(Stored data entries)
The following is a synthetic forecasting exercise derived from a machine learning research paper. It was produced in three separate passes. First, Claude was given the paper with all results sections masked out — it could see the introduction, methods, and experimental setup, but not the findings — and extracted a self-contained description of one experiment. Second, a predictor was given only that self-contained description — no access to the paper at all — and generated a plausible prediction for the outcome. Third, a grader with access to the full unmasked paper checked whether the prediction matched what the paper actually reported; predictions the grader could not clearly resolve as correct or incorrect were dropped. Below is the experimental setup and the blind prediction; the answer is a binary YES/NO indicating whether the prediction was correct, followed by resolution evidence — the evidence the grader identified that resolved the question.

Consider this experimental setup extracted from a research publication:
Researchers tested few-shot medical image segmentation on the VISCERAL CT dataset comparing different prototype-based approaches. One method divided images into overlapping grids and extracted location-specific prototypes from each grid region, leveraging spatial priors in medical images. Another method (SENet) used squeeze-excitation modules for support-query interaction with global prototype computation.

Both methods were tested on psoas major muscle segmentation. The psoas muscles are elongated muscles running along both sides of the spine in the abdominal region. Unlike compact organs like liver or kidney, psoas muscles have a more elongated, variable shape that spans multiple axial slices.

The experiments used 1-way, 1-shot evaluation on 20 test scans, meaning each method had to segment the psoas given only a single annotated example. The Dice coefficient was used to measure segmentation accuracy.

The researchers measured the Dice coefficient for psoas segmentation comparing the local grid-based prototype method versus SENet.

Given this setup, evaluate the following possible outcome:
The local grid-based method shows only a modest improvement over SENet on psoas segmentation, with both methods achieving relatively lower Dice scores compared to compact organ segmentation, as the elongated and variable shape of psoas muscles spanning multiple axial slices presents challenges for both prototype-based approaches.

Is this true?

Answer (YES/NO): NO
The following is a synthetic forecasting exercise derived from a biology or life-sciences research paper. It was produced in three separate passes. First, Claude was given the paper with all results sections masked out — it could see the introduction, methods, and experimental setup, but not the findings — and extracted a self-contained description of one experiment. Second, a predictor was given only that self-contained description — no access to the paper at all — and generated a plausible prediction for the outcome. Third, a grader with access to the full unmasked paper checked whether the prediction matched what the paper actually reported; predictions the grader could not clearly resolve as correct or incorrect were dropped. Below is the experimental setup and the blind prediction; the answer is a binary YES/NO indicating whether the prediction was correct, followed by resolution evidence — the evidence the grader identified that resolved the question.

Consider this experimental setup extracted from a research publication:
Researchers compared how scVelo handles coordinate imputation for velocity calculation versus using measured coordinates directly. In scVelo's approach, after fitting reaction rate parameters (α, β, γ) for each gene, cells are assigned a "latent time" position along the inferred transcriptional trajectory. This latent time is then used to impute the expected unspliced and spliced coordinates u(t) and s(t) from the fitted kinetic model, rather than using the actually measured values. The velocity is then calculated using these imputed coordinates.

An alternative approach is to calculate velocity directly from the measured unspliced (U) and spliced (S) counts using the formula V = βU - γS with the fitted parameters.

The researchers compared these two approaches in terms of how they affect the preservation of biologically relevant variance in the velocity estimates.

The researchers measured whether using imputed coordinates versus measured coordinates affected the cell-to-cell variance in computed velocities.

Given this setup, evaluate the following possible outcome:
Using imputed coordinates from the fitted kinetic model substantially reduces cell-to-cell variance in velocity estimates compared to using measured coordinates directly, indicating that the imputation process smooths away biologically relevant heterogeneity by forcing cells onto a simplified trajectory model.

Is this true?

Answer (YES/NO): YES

◆ The problem:
Write out every line of the data again, exactly as it reads.

◆ Your response:
The following is a synthetic forecasting exercise derived from a machine learning research paper. It was produced in three separate passes. First, Claude was given the paper with all results sections masked out — it could see the introduction, methods, and experimental setup, but not the findings — and extracted a self-contained description of one experiment. Second, a predictor was given only that self-contained description — no access to the paper at all — and generated a plausible prediction for the outcome. Third, a grader with access to the full unmasked paper checked whether the prediction matched what the paper actually reported; predictions the grader could not clearly resolve as correct or incorrect were dropped. Below is the experimental setup and the blind prediction; the answer is a binary YES/NO indicating whether the prediction was correct, followed by resolution evidence — the evidence the grader identified that resolved the question.

Consider this experimental setup extracted from a research publication:
Researchers tested few-shot medical image segmentation on the VISCERAL CT dataset comparing different prototype-based approaches. One method divided images into overlapping grids and extracted location-specific prototypes from each grid region, leveraging spatial priors in medical images. Another method (SENet) used squeeze-excitation modules for support-query interaction with global prototype computation.

Both methods were tested on psoas major muscle segmentation. The psoas muscles are elongated muscles running along both sides of the spine in the abdominal region. Unlike compact organs like liver or kidney, psoas muscles have a more elongated, variable shape that spans multiple axial slices.

The experiments used 1-way, 1-shot evaluation on 20 test scans, meaning each method had to segment the psoas given only a single annotated example. The Dice coefficient was used to measure segmentation accuracy.

The researchers measured the Dice coefficient for psoas segmentation comparing the local grid-based prototype method versus SENet.

Given this setup, evaluate the following possible outcome:
The local grid-based method shows only a modest improvement over SENet on psoas segmentation, with both methods achieving relatively lower Dice scores compared to compact organ segmentation, as the elongated and variable shape of psoas muscles spanning multiple axial slices presents challenges for both prototype-based approaches.

Is this true?

Answer (YES/NO): NO
The following is a synthetic forecasting exercise derived from a biology or life-sciences research paper. It was produced in three separate passes. First, Claude was given the paper with all results sections masked out — it could see the introduction, methods, and experimental setup, but not the findings — and extracted a self-contained description of one experiment. Second, a predictor was given only that self-contained description — no access to the paper at all — and generated a plausible prediction for the outcome. Third, a grader with access to the full unmasked paper checked whether the prediction matched what the paper actually reported; predictions the grader could not clearly resolve as correct or incorrect were dropped. Below is the experimental setup and the blind prediction; the answer is a binary YES/NO indicating whether the prediction was correct, followed by resolution evidence — the evidence the grader identified that resolved the question.

Consider this experimental setup extracted from a research publication:
Researchers compared how scVelo handles coordinate imputation for velocity calculation versus using measured coordinates directly. In scVelo's approach, after fitting reaction rate parameters (α, β, γ) for each gene, cells are assigned a "latent time" position along the inferred transcriptional trajectory. This latent time is then used to impute the expected unspliced and spliced coordinates u(t) and s(t) from the fitted kinetic model, rather than using the actually measured values. The velocity is then calculated using these imputed coordinates.

An alternative approach is to calculate velocity directly from the measured unspliced (U) and spliced (S) counts using the formula V = βU - γS with the fitted parameters.

The researchers compared these two approaches in terms of how they affect the preservation of biologically relevant variance in the velocity estimates.

The researchers measured whether using imputed coordinates versus measured coordinates affected the cell-to-cell variance in computed velocities.

Given this setup, evaluate the following possible outcome:
Using imputed coordinates from the fitted kinetic model substantially reduces cell-to-cell variance in velocity estimates compared to using measured coordinates directly, indicating that the imputation process smooths away biologically relevant heterogeneity by forcing cells onto a simplified trajectory model.

Is this true?

Answer (YES/NO): YES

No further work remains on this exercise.